** START OF MATERIAL **
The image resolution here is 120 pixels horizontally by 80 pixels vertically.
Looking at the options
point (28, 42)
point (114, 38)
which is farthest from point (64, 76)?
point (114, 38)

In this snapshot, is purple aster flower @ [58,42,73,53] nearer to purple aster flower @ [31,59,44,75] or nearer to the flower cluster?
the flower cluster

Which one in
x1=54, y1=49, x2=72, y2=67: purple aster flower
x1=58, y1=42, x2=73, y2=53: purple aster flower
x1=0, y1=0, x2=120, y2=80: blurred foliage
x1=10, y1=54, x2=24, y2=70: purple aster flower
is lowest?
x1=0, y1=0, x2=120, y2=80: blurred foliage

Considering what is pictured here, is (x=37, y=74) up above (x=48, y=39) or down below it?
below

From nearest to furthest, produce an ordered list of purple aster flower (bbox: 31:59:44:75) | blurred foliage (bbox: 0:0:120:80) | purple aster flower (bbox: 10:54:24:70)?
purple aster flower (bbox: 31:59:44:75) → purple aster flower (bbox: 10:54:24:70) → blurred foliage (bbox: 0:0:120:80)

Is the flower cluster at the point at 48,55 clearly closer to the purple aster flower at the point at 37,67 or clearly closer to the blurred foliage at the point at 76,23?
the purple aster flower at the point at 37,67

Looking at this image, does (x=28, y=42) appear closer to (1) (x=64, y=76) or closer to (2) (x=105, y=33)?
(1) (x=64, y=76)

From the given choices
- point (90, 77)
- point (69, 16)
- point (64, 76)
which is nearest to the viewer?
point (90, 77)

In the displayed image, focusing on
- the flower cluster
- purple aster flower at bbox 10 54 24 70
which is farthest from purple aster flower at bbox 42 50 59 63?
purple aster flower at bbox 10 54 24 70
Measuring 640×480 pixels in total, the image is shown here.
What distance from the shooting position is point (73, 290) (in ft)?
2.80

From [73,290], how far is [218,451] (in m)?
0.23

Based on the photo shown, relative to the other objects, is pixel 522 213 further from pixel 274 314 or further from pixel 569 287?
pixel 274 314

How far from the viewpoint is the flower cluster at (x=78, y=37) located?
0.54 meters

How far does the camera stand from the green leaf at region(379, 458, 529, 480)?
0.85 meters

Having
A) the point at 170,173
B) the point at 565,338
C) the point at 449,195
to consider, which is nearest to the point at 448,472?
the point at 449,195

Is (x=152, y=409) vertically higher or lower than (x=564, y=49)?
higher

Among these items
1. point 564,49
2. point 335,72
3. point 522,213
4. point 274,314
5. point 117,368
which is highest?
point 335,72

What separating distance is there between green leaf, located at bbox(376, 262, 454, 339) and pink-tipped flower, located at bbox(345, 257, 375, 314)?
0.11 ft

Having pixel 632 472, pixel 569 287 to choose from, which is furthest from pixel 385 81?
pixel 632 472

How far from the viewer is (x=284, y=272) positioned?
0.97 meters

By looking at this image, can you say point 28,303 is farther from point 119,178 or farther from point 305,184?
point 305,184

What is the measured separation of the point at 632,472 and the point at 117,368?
** END OF MATERIAL **
● SHORT EXERCISE
Report each line of the entries above that contains the string "viewer", copying every such line in full.

● REPLY TO THE EXERCISE
which is nearest to the viewer?
How far from the viewer is (x=284, y=272) positioned?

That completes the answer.